The DI didn’t speak until they got past Black Rock, when he said, ‘Emma went to Roedean, you know.’
Dear God, not bloody Emma Holmes again. Meg pretended not to understand. ‘Emma who?’
‘DS Holmes. Mrs Stephens as she is now.’
‘She’s a Roedean girl? Aren’t we all?’
DI Willis turned to look at her. ‘Did you go to Roedean then?’
Meg laughed. ‘No. I went to Fitzherbert in Woodingdean. My parents wanted me to go to Blessed Sacrament but I failed the Eleven Plus.’
‘Blessed Sacrament? Are you a Catholic then?’
‘Yes,’ said Meg. ‘Good Catholic girl. Can’t you tell
?’
The DI’s ears went pink again and he didn’t answer. He’d sounded quite disapproving though. There was still a lot of anti-Catholic prejudice around, according to her mum, an expert on intolerance. Or maybe she’d been too jokey. She often got the tone wrong when talking to superiors. Maybe he just thought it was odd to call herself a girl. She was only nineteen but she knew that, at nearly six foot, she wasn’t what most people thought of as girlish.
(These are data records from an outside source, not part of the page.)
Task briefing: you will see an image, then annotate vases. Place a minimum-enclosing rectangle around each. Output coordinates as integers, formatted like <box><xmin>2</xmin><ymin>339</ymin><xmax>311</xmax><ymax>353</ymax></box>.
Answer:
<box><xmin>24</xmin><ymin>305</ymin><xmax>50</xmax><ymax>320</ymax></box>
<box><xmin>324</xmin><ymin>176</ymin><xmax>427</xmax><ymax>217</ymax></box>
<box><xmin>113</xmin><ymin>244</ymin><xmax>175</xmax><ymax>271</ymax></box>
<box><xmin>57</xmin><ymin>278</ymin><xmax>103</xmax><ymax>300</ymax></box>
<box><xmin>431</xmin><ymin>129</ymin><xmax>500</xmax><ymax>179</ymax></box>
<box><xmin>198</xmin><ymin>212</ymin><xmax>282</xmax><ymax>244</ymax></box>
After a few more minutes, the DI asked, ‘Are you from Woodingdean?’
‘No,’ said Meg. ‘Whitehawk.’ She was aware that this was probably the wrong answer. If Roedean was the smartest address in Brighton, next-door Whitehawk was definitely the least salubrious. Meg and Emma Holmes might have lived a few miles apart but socially there was a vast gulf between them. The DI digested this new information in silence.
The Roedean gates opened straight onto the coast road. The DI indicated and turned in but clearly someone was needed to push open the gates and clearly that someone was Meg. Nevertheless she managed to stay in her seat until the DI was forced to say, ‘WPC Connolly, would you . . . ?’ Once inside, the grey building loomed above them. Close up it looked more like a monstrous seaside villa than a castle, four storeys high with sloping gables and pebbledash walls. The main entrance had a sort of tower though, with a clock in the middle and chunky pillars, like chess pieces, below. The view was incredible, an uninterrupted sweep across the playing fields out to the sea. It was also, on this cold spring day, a rather bleak one. The sea was slate grey, capped with white, and, on the pitch in front of them, a group of girls struggled to control a lacrosse ball. Seagulls skirled overhead and, far below, you could hear the waves breaking against the cliffs.
In the entrance hall, in front of a magnificent double staircase, they were met by a tall woman in an academic gown. ‘I’m Miss Browning, the Number Four housemistress.’
The DI obviously didn’t know whether to shake hands or not. ‘I’m DI Willis and this is WPC Connolly.’